I think what gets me about this is the way it's written; not only does the writer seem to have no knowledge whatsoever of elementary physics, (s)he comes across (and, in fact, states outright later on in the website) that people who do have such knowledge are the dupes.  We folks who have studied science have been fooled by the evil establishment, which is trying to keep us all in abject ignorance about how the universe actually works.

This individual isn't embarrassed by a lack of knowledge; this person is proud of it.  The author of this website takes an abysmal understanding of the rudiments of physics as evidence that (s)he has not been contaminated by the wicked Status Quo.

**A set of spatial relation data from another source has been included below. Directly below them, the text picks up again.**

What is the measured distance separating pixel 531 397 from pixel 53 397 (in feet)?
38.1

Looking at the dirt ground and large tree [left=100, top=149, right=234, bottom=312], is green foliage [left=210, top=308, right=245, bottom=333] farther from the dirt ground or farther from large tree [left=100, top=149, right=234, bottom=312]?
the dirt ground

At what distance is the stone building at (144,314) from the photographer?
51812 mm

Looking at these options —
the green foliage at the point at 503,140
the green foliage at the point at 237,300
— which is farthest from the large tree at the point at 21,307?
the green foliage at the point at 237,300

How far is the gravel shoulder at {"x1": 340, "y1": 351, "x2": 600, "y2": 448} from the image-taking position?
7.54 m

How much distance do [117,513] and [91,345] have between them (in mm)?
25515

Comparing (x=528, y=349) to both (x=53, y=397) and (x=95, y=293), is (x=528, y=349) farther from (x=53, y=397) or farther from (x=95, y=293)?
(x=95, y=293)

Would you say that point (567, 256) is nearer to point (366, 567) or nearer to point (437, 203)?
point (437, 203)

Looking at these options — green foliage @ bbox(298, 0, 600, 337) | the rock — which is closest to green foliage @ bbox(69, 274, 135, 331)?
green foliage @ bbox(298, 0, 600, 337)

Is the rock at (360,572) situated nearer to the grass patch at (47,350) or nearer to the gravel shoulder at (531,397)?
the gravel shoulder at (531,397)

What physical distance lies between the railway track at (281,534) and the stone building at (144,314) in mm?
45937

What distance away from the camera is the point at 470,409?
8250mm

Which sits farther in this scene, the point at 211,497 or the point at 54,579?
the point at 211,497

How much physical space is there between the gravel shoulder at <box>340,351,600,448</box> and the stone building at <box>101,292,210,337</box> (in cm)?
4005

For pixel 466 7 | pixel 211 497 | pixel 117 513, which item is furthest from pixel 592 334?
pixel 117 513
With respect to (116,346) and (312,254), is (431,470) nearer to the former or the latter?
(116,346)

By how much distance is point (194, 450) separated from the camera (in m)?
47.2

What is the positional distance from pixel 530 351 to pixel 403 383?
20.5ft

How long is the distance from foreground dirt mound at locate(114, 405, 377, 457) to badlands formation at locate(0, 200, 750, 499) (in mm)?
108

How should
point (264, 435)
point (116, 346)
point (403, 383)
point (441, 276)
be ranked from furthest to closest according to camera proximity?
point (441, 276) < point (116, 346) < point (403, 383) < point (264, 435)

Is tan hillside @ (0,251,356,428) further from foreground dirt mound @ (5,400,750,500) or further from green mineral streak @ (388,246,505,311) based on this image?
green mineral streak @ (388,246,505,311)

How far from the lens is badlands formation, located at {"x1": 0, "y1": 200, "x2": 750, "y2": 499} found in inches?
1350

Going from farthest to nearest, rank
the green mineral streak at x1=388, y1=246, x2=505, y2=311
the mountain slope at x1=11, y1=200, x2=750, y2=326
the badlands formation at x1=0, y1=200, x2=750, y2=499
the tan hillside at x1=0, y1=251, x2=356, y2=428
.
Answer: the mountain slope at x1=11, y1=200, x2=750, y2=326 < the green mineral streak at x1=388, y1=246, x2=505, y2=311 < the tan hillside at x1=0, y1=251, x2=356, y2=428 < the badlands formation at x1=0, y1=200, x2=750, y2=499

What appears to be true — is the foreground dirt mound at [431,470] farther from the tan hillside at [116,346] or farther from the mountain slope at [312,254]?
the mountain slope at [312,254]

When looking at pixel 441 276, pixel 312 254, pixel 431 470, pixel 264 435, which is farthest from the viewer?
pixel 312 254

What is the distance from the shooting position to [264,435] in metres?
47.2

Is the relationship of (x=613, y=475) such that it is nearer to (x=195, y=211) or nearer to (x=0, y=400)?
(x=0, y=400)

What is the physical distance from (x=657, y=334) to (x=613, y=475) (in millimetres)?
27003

As another quote from the website put it, "Keep getting the word out to the Physics community who's [sic] eyes have been blinded by complexity rather than enlightened by simplicity."

It's just the cult of ignorance rearing its ugly head again, isn't it?  We here in the United States -- and it may be so elsewhere as well -- tend to distrust the educated, for some reason.  Why else would the word "elite" be used as an insult -- at least in academics?  Recall what Isaac Asimov had to say on the topic: "There is a cult of ignorance in the United States, and there has always been.  The strain of anti-intellectualism has been a constant thread winding its way through our political and cultural life, nurtured by the false notion that democracy means that 'my ignorance is just as good as your knowledge.'"

And that, I think, is at the heart of this.  Why should we have to put in our dues, listening to the pointy-headed professor types pontificating, when we can just sit around and come up with our own theories?  Especially now that there's an internet, wherein anything goes, regardless of whether it has any connection to reality?  You can always find ignorant people, insane people, and disaffected academic-wannabees who will give you lots of positive feedback, no matter how far out your ideas are.

And given that Science Is Hard, it's all too easy to characterize the professors as wanting to make it harder.  They obfuscate, couching the science in complex terms not because it is complex, but because they're engaging in some kind of Freemason-like ritual to throw people off the scent.  You are in the dark not because you're too lazy to learn the actual science, but because the scientists want to keep you in the dark.

Or maybe you just need to replace the Dark Suckers.